### Text to read
--- START ---
Do people just not listen? Do they listen but not understand? It is truly baffling! There are signs all over the shop that explain what we are and what we sell, are people just impatient and not taking the time to look, really look, and listen, really listen? (Fellow actors, please excuse that lame eluding to acting-methods).

This author would like the reader to know that, however baffled she is by some questions and comments, she really does enjoy interacting with all the diverse people that walk through our doors. 99% of customers are so friendly and a pleasure to serve. There is that 1% that this author cannot quite get her head around...to help the reader understand, she will leave the reader to contemplate the following incident which occurred today:

After having tried a chocolate covered dried cherry, a woman, so besotted with it, pulled her friend over (a woman in her late 60s I presume) to taste it. The friend put the cherry in her mouth and then proceeded to make a face like a 9-year old eating brussel sprouts and said with venom, "I don't like eating dead fruits." When this author and her colleague (both dumfounded) asked her to explain what she meant, she told them that as far as she was concerned, dried fruit is dead fruit, which is disgusting. She then proceeded to tell the Pure Dark employees that she doesn't ever mix her fruits, because if God had wanted us to eat mixed fruit, he would have made mixed fruit trees. The reader may be proud to hear that, this author, who is both agnostic and highly opinionated, managed to keep her mouth shut and let the customer walk away in all her ignorant glory. Boy, did the Pure Dark employees have a great topic of conversation for the rest of the day!

Visit us at Pure Dark (W10th and Bleecker) for more hilarious antics, and, of course, delicious PURELY DARK chocolate.
--- END ---
### List of tasks
**a)** Answer these questions from the chocolate shop post:
(i) What share of customers does the author call friendly and a pleasure to serve?
(ii) What did the friend say she doesn't like eating?
(iii) At what location is Pure Dark?
**b)** Reproduce the chocolate shop post between "Do people just" and "eluding to acting-methods).", inclusive.
The items that follow have nothing to do with any of this.

### Data excerpts
--- START ---
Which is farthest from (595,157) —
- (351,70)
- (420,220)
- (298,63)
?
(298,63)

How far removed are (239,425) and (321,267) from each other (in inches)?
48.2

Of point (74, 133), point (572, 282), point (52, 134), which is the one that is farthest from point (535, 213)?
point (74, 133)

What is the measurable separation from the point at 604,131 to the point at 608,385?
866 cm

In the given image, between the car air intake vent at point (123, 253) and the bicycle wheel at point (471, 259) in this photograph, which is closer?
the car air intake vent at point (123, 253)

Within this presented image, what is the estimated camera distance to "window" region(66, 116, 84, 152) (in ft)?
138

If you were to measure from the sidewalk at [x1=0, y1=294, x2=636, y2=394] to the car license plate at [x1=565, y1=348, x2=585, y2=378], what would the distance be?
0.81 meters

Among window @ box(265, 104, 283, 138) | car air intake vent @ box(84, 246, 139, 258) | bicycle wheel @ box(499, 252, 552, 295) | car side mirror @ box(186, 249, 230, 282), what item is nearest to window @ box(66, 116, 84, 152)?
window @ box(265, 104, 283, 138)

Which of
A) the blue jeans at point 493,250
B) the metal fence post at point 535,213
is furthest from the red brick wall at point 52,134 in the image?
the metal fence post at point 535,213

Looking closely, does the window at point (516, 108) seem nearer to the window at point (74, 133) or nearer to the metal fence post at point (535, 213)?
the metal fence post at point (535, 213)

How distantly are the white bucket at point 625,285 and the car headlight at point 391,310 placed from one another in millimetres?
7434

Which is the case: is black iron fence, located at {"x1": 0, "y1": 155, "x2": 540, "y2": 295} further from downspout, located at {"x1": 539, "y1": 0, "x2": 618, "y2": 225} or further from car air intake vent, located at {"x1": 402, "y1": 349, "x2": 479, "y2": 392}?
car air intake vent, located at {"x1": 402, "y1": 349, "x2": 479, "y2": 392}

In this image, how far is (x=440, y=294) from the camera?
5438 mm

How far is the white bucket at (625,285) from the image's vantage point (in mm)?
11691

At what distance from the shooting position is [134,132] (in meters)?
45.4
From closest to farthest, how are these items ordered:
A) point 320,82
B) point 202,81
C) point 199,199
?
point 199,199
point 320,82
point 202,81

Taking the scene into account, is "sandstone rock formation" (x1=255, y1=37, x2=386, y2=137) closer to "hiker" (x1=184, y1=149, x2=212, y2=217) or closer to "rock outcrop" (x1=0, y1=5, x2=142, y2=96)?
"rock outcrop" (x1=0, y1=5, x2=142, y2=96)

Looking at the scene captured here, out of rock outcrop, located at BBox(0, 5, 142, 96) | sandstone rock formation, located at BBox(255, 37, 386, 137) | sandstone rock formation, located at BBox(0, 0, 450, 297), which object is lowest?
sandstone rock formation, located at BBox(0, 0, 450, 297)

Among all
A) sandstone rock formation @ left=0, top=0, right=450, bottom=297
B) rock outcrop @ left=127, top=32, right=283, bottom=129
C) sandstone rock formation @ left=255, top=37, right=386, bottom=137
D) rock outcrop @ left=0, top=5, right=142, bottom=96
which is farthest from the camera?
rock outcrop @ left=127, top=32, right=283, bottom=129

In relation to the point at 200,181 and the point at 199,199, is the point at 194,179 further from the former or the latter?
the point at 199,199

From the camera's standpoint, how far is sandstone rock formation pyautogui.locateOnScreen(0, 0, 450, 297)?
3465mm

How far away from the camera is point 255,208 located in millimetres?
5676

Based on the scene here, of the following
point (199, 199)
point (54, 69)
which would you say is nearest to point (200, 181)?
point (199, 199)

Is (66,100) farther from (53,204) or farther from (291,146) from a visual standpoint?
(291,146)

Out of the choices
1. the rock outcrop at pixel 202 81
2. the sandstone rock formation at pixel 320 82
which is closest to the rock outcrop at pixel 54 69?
--- END ---
### Task-by-task solutions
**a)**
(i) 99%
(ii) Dead fruits
(iii) W10th and Bleecker

**b)**
Do people just not listen? Do they listen but not understand? It is truly baffling! There are signs all over the shop that explain what we are and what we sell, are people just impatient and not taking the time to look, really look, and listen, really listen? (Fellow actors, please excuse that lame eluding to acting-methods).